### What you are asked to do:
In the rows below, change every occurrence of "rock formation in sea" to "sea stack" and leave everything else as it is.

### Extracted information:

* * *

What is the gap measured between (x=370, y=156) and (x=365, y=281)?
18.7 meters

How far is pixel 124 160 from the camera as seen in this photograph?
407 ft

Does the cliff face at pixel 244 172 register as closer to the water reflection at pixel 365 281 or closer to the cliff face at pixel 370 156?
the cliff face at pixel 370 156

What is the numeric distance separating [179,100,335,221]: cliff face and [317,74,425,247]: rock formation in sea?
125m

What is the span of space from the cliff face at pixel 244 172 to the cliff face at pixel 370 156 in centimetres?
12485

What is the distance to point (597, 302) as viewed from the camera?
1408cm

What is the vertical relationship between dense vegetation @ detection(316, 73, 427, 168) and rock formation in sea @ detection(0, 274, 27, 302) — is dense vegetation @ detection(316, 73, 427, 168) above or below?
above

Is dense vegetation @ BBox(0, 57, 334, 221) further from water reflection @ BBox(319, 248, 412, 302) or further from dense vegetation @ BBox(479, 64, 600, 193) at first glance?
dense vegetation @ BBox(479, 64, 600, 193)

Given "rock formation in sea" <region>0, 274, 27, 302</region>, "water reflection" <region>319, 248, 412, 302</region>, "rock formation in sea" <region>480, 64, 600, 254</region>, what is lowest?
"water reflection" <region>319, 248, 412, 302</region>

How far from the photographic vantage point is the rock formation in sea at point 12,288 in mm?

* * *

### Complete output:
What is the gap measured between (x=370, y=156) and (x=365, y=281)?
18.7 meters

How far is pixel 124 160 from the camera as seen in this photograph?
407 ft

Does the cliff face at pixel 244 172 register as closer to the water reflection at pixel 365 281 or closer to the cliff face at pixel 370 156?
the cliff face at pixel 370 156

What is the numeric distance separating [179,100,335,221]: cliff face and [317,74,425,247]: sea stack?
125m

What is the span of space from the cliff face at pixel 244 172 to the cliff face at pixel 370 156 in centimetres?
12485

What is the distance to point (597, 302) as viewed from the camera?
1408cm

What is the vertical relationship between dense vegetation @ detection(316, 73, 427, 168) and sea stack @ detection(0, 274, 27, 302) — is dense vegetation @ detection(316, 73, 427, 168) above or below?
above

Is dense vegetation @ BBox(0, 57, 334, 221) further from water reflection @ BBox(319, 248, 412, 302) or further from dense vegetation @ BBox(479, 64, 600, 193) at first glance?
dense vegetation @ BBox(479, 64, 600, 193)

Given "sea stack" <region>0, 274, 27, 302</region>, "water reflection" <region>319, 248, 412, 302</region>, "sea stack" <region>480, 64, 600, 254</region>, what is lowest?
"water reflection" <region>319, 248, 412, 302</region>

How far from the photographic vantage point is the sea stack at point 12,288 in mm?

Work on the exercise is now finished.